Requirement 1 >> In the passage on Chuck Berry at the T.A.M.I. Show, which house band backed Berry during his songs?
Requirement 2 >> List the younger black artists who, according to the passage on Chuck Berry at the T.A.M.I. Show, followed him on that show.
Requirement 3 >> Pick up the passage on Chuck Berry at the T.A.M.I. Show after its final sentence and continue writing it.

Study text >>
In the famous T.A.M.I. Show filmed in October 1964, in the wings of which it is reputed that James Brown said to Mick Jagger “welcome to America, Mr Jagger,” Chuck Berry was on first. An eclectic selection of artists had been assembled in front of a screaming teenage audience, with the whole thing filmed in Electronovision, a then new film technology that gave the footage a crispness and clarity that conventional TV could not manage.

That film was recorded less than a decade after Berry’s first single Maybellene was released but by 1964 Berry already looked out of place, as though the producers knew that he was important – they had invited him, after all – but didn’t know quite what to do with a 38 year-old rock and roll first wave star not long released from prison for the crime of transporting a minor across state lines for immoral purposes. His relevance rested on the renewed interest, and earning power, that came from the British invasion and the Beatles and the Rolling Stones covering his work on their early records. The Beach Boys also stole Sweet Little Sixteen adding new lyrics for their own Surfin’ USA, for which they had to pay him.

On the show an awkward Berry was surrounded by dancers on scaffolding and podiums while he ran through several songs with the house band (the famous Wrecking Crew). Then he had to share a stage with Gerry & the Pacemakers, one of the lamest but most successful of the British beat groups of the time, who proceeded to massacre Maybellene.

Berry looked like a relic. The younger black artists who followed on that T.A.M.I. show – the Supremes, Smokey Robinson and Marvin Gaye – had taken control, or their managements had, of their presentation and reputation. While Berry had been in prison they had turned performing into a slick operation in which detail mattered. In contrast, Chuck Berry would play anywhere, backed by any pick up band no matter how bad, as long as the promoter paid up front in cash.

Data below >>

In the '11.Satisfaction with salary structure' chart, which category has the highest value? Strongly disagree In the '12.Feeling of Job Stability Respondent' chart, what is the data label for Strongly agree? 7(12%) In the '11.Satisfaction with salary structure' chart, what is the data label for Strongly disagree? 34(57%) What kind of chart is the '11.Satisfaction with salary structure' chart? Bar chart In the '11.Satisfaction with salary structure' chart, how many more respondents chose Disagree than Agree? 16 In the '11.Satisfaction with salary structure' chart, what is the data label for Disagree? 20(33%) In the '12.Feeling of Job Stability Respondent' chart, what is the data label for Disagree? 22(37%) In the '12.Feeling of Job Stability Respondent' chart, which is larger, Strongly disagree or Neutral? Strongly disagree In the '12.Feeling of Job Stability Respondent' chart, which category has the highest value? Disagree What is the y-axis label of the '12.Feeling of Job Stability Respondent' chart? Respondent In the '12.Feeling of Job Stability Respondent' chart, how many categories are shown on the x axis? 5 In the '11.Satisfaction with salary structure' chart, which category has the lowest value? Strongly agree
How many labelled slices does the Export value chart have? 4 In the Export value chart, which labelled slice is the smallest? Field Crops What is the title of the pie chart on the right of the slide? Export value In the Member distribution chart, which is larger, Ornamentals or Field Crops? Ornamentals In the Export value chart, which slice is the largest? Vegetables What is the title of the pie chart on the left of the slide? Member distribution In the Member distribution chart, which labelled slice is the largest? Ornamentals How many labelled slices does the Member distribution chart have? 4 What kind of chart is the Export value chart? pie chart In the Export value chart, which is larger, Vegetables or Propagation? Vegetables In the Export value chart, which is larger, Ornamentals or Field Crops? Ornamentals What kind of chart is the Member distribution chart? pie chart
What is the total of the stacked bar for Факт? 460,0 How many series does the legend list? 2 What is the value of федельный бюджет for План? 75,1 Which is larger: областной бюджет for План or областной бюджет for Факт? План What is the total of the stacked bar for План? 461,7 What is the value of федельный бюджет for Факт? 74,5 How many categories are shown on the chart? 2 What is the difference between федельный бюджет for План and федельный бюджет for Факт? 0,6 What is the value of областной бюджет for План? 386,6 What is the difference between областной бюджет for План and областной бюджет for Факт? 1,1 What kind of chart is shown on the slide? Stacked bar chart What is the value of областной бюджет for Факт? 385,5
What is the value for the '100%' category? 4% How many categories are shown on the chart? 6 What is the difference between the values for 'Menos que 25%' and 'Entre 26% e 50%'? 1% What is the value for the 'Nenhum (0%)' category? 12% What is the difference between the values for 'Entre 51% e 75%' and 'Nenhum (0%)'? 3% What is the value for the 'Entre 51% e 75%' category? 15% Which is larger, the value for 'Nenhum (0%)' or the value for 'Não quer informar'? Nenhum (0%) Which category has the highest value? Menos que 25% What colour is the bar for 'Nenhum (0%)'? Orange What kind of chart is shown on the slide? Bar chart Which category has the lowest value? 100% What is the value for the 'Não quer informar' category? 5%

Task output 1 >> The Wrecking Crew.

Task output 2 >> The Supremes, Smokey Robinson, and Marvin Gaye.

Task output 3 >>
James Brown in 1964 in his pomp provided the biggest contrast of all. He was furious that the pale new arrivals the Stones had been booked to go on after him (“nobody goes on after James Brown.”) Unlike Berry, he had no truck with dancers doing cheesy routines, as provided by the producers, and instead with his own band put on a masterclass of movement and melodrama that was a marvellous challenge or rebuke to the Rolling Stones who closed the show. “Just go out there and do your best,” Marvin Gaye is said to have told a worried Jagger watching Brown put on his most intense performance.

Shortly after the passage of civil rights legislation, James Brown stood for a much more assertive and modern blackness. Befitting a man of the strictly segregated 1950s, Berry and his fellow artists of that period, performers such as Little Richard and Bo Diddley, were pioneers but they were compelled by circumstance, for all their rebellion, to play the white man’s game by the white man’s rules. In subsequent decades Berry’s resentment at this state of affairs simmered and boiled over at various points, understandably.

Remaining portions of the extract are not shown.